EXERCISE GOAL: Please copy the rows below word for word, starting at the line that contains "Given the objects" and continuing through the end of the rows, including both of those lines.

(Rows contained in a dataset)
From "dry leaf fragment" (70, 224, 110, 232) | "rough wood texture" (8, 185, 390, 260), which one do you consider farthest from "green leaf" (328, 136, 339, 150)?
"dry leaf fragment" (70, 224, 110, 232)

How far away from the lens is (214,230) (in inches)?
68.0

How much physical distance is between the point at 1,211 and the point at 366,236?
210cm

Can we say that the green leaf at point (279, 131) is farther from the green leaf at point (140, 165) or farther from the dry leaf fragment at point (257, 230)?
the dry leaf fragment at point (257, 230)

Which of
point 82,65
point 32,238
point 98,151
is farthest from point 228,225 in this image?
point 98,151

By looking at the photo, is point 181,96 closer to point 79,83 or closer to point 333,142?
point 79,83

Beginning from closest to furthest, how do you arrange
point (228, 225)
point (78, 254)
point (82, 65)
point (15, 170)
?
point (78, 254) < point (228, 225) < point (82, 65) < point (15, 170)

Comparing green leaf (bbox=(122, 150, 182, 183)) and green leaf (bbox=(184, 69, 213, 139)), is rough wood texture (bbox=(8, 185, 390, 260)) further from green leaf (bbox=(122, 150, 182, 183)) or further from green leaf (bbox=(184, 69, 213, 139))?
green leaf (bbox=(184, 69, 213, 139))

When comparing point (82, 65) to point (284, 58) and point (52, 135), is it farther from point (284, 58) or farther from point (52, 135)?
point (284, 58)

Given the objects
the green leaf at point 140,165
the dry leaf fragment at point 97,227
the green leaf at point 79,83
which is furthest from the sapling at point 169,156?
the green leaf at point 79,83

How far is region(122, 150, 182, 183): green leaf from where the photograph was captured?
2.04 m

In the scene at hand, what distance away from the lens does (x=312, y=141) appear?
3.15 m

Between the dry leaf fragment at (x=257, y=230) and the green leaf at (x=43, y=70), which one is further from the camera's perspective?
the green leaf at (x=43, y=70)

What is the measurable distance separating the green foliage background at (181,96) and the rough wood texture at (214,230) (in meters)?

EXERCISE SOLUTION:
Given the objects
the green leaf at point 140,165
the dry leaf fragment at point 97,227
the green leaf at point 79,83
which is furthest from the sapling at point 169,156?
the green leaf at point 79,83

How far is region(122, 150, 182, 183): green leaf from where the photograph was captured?
2.04 m

In the scene at hand, what distance away from the lens does (x=312, y=141) appear?
3.15 m

Between the dry leaf fragment at (x=257, y=230) and the green leaf at (x=43, y=70), which one is further from the camera's perspective?
the green leaf at (x=43, y=70)

What is the measurable distance separating the green foliage background at (181,96) and the rough wood texture at (214,230) (in meters)?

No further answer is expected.